The size of the cryptocurrency market in Singapore remains small, Senior Minister Tharman Shanmugaratnam has said.

The combined peak daily trading volumes of three major SGD-quoted cryptocurrencies - Bitcoin, Ethereum and XRP2 - was 2 per cent of the average daily trading volume of securities on the Singapore Exchange last year, he pointed out on Monday.

Mr Tharman, who is also chairman of the Monetary Authority of Singapore (MAS), was responding in writing to questions in Parliament from Mr Desmond Choo (Tampines GRC) and Mr Murali Pillai (Bukit Batok) on the crypto asset market in Singapore and how these exchanges are regulated.

Cryptocurrencies like Bitcoin, which may be used for payment purposes, are one of two common types of crypto assets, said Mr Tharman. They can be highly volatile as their value is typically not related to economic fundamentals, he added.

"They are hence highly risky as investment products, and certainly not suitable for retail investors," said Mr Tharman, who noted that MAS had issued numerous consumer advisories to warn the public of the risks of trading these products.

Securities tokens, which are digital representations of traditional securities such as shares and bonds, are another common type of crypto assets.

Mr Tharman said the size of the securities tokens market is also small in Singapore.

Only three of the more than 60 recognised market operators currently regulated by MAS under the Securities and Futures Act offer the trading of securities tokens. Trading volumes are very small.

Recognised market operators are also not allowed to offer their products to retail investors.

MAS has taken steps on three fronts to address the money laundering and terrorism financing risks related to cryptocurrencies.

Firstly, digital payment token service providers need to be licensed.

These providers are entities involved in providing cryptocurrency-related services.
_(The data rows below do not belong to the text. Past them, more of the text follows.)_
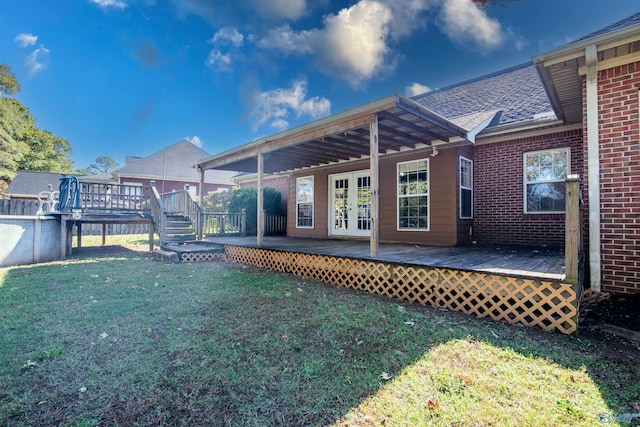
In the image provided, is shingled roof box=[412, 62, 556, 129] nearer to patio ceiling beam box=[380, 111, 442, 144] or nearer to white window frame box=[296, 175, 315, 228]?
patio ceiling beam box=[380, 111, 442, 144]

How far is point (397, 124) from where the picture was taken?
19.0ft

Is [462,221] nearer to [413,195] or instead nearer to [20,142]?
[413,195]

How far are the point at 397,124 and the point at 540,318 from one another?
385 cm

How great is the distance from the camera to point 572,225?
3.19m

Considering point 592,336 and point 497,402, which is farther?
point 592,336

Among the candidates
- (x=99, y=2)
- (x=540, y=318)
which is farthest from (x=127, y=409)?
(x=99, y=2)

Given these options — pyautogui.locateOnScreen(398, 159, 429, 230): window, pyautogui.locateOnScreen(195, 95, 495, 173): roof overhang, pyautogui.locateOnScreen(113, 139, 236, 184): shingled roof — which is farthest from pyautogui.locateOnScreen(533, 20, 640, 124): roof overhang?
pyautogui.locateOnScreen(113, 139, 236, 184): shingled roof

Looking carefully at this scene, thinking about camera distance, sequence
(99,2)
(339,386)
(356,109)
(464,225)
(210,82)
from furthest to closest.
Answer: (210,82), (99,2), (464,225), (356,109), (339,386)

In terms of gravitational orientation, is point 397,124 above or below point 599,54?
below

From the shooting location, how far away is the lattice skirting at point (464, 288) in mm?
3357

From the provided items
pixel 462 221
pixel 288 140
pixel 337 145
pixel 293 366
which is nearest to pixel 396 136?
pixel 337 145

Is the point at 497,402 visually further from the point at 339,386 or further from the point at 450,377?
the point at 339,386

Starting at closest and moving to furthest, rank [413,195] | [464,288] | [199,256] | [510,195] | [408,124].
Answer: [464,288], [408,124], [510,195], [413,195], [199,256]

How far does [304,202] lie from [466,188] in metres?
5.60
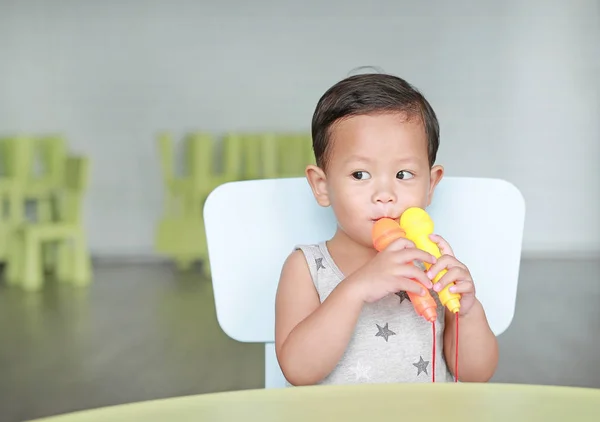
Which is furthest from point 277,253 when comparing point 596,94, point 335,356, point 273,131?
point 596,94

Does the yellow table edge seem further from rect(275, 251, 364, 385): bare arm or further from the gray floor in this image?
the gray floor

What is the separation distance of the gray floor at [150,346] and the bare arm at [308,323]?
65.8 inches

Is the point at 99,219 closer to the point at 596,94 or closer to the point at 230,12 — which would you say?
the point at 230,12

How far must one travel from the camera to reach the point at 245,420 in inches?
19.9

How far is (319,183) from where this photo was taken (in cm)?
105

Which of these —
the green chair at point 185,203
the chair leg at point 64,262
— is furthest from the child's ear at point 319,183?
the green chair at point 185,203

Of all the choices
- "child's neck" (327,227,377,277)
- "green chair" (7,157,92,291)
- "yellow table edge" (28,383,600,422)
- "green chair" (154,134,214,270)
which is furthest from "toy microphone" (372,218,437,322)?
"green chair" (154,134,214,270)

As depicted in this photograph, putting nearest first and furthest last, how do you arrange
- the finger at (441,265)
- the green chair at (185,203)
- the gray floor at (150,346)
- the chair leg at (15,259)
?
the finger at (441,265) < the gray floor at (150,346) < the chair leg at (15,259) < the green chair at (185,203)

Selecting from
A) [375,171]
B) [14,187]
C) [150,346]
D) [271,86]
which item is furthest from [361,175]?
[271,86]

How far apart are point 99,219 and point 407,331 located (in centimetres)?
540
They must comply with Anti-Money Laundering/Combating the Financing of Terrorism requirements, such as obligations to perform customer due diligence and transaction monitoring.

Secondly, MAS has stepped up surveillance of the cryptocurrency sector to identify suspicious networks and higher-risk activities for further supervisory scrutiny.

Finally, MAS is raising public awareness on the risks of investing in digital payment tokens. MAS will work with the Commercial Affairs Department to continue to raise public awareness on the risks, said Mr Tharman.

He noted that the crypto asset space is constantly evolving, but said MAS has been "closely monitoring developments and will continue to adapt its rules as needed to ensure that regulation remains effective and commensurate with the risks posed".

"Investors, on their part, should exercise extreme caution when trading cryptocurrencies," he added.

Digital payment token service providers need to be licensed.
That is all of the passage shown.